Después de medio siglo sin un tren de pasajeros en funcionamiento, Colombia revive su historia ferroviaria con la puesta en marcha del “Tren de la Vida y la Esperanza”, un proyecto turístico que recorrerá parte del departamento de Boyacá, conectando pasado, presente y futuro sobre los antiguos rieles del país.
El nuevo servicio, respaldado por el Ministerio de Transporte y la Agencia Nacional de Infraestructura (ANI), comenzó operaciones durante el último fin de semana de septiembre, convirtiéndose en el primer tren de pasajeros activo en cinco décadas. La ruta conecta los municipios de Sogamoso, Nobsa, Duitama y Paipa, reconocidos por su valor cultural y su estrecha relación con la historia del ferrocarril colombiano.
Durante la inauguración, la ministra de Transporte, María Fernanda Rojas, celebró el regreso de este símbolo nacional:
“La nostalgia y la memoria de los trenes se vuelven realidad. Por primera vez en 50 años, Colombia vuelve a tener un servicio de pasajeros. Esta ruta entre Sogamoso, Duitama y Paipa marca el renacer del transporte férreo del país”, destacó la funcionaria.

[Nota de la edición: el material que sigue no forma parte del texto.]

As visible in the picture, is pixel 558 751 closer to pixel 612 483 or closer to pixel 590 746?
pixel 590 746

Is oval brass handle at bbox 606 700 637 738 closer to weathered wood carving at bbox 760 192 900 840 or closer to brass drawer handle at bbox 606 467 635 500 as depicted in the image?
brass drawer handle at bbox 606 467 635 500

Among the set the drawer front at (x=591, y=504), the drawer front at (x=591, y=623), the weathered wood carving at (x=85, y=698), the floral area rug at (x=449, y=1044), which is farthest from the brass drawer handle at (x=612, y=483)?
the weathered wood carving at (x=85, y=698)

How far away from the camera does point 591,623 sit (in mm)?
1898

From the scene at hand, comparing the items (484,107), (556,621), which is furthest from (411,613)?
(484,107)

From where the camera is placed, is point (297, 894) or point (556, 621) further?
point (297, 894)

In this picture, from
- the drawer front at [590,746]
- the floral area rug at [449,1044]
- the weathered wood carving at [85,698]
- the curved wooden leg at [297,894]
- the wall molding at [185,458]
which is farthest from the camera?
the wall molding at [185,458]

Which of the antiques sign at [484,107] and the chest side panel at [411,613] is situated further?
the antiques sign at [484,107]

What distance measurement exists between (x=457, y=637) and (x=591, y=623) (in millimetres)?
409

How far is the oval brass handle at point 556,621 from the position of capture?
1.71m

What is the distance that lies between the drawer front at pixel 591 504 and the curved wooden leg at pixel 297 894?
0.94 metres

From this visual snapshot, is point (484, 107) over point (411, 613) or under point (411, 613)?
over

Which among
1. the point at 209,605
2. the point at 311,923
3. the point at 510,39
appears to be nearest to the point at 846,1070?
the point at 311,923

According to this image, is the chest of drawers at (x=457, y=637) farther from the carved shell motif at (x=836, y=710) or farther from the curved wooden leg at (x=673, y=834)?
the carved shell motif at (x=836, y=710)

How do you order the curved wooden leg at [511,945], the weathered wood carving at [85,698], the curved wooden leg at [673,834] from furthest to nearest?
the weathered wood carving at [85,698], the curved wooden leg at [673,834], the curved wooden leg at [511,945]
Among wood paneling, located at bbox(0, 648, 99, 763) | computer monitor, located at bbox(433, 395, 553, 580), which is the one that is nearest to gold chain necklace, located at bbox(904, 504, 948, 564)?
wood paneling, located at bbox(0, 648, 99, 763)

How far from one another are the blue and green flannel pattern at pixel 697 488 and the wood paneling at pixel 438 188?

El tren, operado por Acerías Paz del Río, cuenta con vagones modernos equipados con aire acondicionado, 156 asientos de primera clase, sistemas de iluminación LED y baños de alta calidad. Uno de los espacios más llamativos es el “Vagón Legado”, que conserva las estructuras y asientos originales restaurados, como homenaje a la era dorada del ferrocarril.
“Miren este vagón, es el original. El techo de madera, las luces, la elegancia… Es como viajar en una máquina del tiempo, con el confort de hoy”, expresó la ministra mientras mostraba el interior del tren.
El proyecto no solo busca ofrecer una experiencia turística única, sino también revivir el valor patrimonial y emocional del tren, considerado durante el siglo XX como uno de los motores del desarrollo nacional.
El retorno del sistema ferroviario a Boyacá hace parte del plan de reactivación férrea del Gobierno Nacional, que contempla la estructuración de seis grandes proyectos estratégicos, con una inversión superior a 90 billones de pesos. Entre ellos se destacan el corredor Pacífico (Palmira–Buenaventura), el corredor Bogotá–Belencito, la ruta Villavicencio–Puerto Gaitán y el corredor Interoceánico del Pacífico, todos enfocados en consolidar un sistema multimodal, sostenible y competitivo para el país.